Day 4: My views on religion
Me and God, God and me…if I can think of any relationship more personal than a marriage, this is it.
I didn’t grow up with much religion. My mom is Jewish, my dad was Catholic, and we were a big ball of “nada.” Sometimes we had Seders, sometimes we had Easter, we had Christmas every year. In terms of a “connection” with a church, I never had one. My Dad, in an attempt to appease his own mother, had us go through CCD and receive our communion, but church itself always felt cold, impersonal, and sterile to me. That never changed as I grew older. The closest I came to feeling the warmth that many feel in a “house of prayer” was the temple that my kids went to preschool in. The congregation of families we encountered, the Rabbi who reached out many times to let me know they were praying for us when Kenny was sick, the community of parents and kids who enveloped my kids and I when Kenny passed away; it will stick with me forever. Had I stayed in NJ at that time, I can only imagine we would have become members ourselves.
I believe that all people, should they decide to go to any place of worship, should go where they feel comfortable and connected. However, I don’t really think most (any?) religions get it “right.” Something I like to remind people when they want to debate me on that, is that all organized religion is man-made. Within those religions, you’ll find personal bias, sexual bias, all based on it’s writer’s personal take. I don’t love the concept of donating gobs of money to any organization that promotes the idea that you are a “sinner” if you don’t pray the way they say, that you’ll go to Hell if you’re different than they say, that you must repent for the simple fact of being born. It doesn’t resonate with me.
I spent a lot of time in my life questioning “faith,” and “God,” and why things happen the way they do. When I was nine, my cousin died; he was in his early twenties, an otherwise healthy man who had an accident. I was devastated- I’d adored him, and it was my first experience with loss. I remember sobbing to my parents, yelling “WHY???” My Dad just kept saying “I don’t know,” as he cried (my cousin was his Godson). That really hit me. For years after the fact, I would wrack my brain wondering how this could happen; how could he be here with a life ahead of him, and then just…gone? How could God let this happen?
An answer never came. I still don’t have an answer, nearly thirty years later. The difference being, after being unable to help my Dad, after being unable to save my husband, that I accept that it’s simply not for me to understand. I’m not “okay” with it, but I accept that those things are out of my control. That’s clearly reducing a lifetime of soul searching and complex emotions on the topic to a few sentences. Of course, I will always wish it were different; that “good” had anything to do with our life outcomes, but knowing that Kenny was about as good a person as they came, I realize “Good” has nothing to do what happens to us on Earth.
•••••
*Exercise objective*
Extend the personal essay on religion, starting right after its final sentence and keeping its first-person voice.

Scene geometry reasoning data
•••••
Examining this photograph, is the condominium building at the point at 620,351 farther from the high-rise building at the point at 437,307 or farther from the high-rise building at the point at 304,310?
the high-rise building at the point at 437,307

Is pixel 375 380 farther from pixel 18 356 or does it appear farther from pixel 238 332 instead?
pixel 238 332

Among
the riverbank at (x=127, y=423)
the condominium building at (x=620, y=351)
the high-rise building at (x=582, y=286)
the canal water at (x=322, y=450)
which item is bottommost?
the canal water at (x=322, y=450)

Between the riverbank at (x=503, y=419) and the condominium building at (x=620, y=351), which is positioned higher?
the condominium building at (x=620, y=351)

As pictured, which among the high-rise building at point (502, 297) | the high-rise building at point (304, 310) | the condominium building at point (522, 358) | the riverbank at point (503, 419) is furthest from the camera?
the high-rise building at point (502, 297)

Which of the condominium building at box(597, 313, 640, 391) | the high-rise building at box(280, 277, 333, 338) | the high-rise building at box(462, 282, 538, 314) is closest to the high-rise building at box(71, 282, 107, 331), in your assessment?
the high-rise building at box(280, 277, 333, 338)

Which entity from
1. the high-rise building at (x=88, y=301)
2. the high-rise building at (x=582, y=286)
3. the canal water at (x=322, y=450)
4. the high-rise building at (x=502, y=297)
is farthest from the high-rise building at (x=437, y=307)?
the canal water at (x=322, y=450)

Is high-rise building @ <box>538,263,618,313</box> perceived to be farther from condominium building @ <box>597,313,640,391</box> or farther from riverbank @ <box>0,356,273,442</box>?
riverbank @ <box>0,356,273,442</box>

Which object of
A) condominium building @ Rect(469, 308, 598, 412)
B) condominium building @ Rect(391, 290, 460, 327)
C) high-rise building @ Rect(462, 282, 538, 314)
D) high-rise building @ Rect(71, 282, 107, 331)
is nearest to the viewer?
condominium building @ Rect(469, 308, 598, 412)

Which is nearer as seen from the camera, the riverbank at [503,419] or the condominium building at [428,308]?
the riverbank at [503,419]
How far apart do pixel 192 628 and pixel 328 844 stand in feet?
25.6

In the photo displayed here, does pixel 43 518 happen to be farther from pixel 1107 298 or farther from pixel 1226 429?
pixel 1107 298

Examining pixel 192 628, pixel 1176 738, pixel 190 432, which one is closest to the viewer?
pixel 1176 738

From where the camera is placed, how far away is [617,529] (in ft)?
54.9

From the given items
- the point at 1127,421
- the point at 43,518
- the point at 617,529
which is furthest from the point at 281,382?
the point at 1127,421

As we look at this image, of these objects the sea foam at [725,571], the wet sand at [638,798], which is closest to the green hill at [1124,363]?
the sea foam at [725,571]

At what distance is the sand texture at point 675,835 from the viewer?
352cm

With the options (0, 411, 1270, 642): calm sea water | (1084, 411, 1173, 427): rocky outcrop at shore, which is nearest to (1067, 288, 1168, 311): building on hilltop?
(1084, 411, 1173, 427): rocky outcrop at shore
•••••
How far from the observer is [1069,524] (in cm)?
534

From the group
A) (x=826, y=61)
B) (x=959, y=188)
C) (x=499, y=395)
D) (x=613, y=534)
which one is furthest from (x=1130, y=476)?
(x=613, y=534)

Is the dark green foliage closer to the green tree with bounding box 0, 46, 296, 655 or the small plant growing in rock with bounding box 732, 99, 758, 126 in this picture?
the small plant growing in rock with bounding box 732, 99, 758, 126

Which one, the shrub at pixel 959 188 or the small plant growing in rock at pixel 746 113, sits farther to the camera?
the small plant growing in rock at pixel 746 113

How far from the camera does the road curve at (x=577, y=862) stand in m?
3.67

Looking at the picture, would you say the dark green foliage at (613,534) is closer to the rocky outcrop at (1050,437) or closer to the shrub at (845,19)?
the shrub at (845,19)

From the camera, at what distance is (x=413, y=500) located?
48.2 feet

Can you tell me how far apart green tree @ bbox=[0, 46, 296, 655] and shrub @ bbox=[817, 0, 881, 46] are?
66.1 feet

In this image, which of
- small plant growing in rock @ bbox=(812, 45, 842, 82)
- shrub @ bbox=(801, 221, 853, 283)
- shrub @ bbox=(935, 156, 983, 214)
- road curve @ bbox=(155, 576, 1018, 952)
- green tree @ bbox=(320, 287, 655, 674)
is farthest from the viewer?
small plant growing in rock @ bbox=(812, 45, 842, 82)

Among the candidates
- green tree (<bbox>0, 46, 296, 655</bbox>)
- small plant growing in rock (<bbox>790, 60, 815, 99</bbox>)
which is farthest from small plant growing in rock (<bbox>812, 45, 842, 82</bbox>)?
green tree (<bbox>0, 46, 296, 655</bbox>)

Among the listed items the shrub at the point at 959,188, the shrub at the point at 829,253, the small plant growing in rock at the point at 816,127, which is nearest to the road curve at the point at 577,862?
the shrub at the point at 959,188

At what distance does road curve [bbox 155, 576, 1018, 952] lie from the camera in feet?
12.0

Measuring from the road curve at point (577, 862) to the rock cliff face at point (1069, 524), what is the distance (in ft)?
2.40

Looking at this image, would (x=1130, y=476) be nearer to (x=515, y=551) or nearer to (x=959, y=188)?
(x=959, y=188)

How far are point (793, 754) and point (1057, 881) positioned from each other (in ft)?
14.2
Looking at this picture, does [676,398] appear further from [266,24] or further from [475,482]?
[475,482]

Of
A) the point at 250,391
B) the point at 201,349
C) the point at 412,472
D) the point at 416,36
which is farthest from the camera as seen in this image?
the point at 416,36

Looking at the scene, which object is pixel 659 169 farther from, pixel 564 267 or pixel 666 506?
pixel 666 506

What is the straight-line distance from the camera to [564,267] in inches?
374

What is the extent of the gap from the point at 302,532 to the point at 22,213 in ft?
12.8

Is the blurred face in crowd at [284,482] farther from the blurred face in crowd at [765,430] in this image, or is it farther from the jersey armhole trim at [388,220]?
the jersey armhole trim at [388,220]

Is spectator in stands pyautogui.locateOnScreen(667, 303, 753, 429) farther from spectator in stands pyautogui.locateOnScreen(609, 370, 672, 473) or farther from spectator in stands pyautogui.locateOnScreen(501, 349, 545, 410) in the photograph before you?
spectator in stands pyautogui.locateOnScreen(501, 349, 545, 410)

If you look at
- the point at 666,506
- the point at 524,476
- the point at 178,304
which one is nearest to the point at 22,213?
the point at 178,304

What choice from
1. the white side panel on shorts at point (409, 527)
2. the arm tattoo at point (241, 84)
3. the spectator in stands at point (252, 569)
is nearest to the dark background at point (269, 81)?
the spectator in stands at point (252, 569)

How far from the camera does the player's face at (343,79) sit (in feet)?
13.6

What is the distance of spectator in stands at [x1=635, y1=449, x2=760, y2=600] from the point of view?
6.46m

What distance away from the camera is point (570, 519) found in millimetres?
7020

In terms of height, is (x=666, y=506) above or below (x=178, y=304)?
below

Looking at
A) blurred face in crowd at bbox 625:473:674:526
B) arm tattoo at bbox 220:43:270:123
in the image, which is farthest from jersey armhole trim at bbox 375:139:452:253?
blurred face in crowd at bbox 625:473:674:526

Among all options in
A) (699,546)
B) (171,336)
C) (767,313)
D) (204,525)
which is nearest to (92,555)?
•••••
*Answer to this problem*
My real relationship with God, oddly enough, didn’t begin until just about two years ago. I debated on sharing this story I’m about to tell you (I’ve never shared it with a soul…), for fear of sounding crazy, but to understand my faith, now, it’s the only way to explain it…
The last days of Kenny’s life, he was in a bed in his parent’s house, unconscious, heavily medicated to halt the back-to-back seizures, and comfortable. The pain was palpable for us all. People came, brought food, sat vigil; but I was in so much agony. At one point, unable to handle another minute of idle chatter, I hid behind a couch to get away, that’s the level of “not okay” we were at.
His sister and I administered the medications; they were due every two hours. We alternated “shifts” so we each could get about 3.5 hours of sleep at a time, or get a break during the day. His mother and I alternated sleeping in a recliner next to his bed, I’d wake her after one of my “shifts” to spend my time with him. One morning, my second “shift” was around the break of dawn. I sat, holding his hand, watching the sun come up; at first, painfully aware that this may be the last sunrise we’d ever have together, and then…peace. Calm washed over me like I’d never felt before. Friends, aside from the births of my kids, I’d never felt such a presence of God in my life. Kenny wasn’t gone yet…but I had the very sudden, profound knowledge that he was “okay.” I breathed it in, I let the tears roll, I basked in the warmth of that presence, that serenity.
As a confession, in times of struggle, even now, I will sometimes close my eyes and transport myself back to that moment, sitting in the presence of my husband, my focus on that sunrise, and of God, with that divine sense of calm. It is a permanent fixture in my mind.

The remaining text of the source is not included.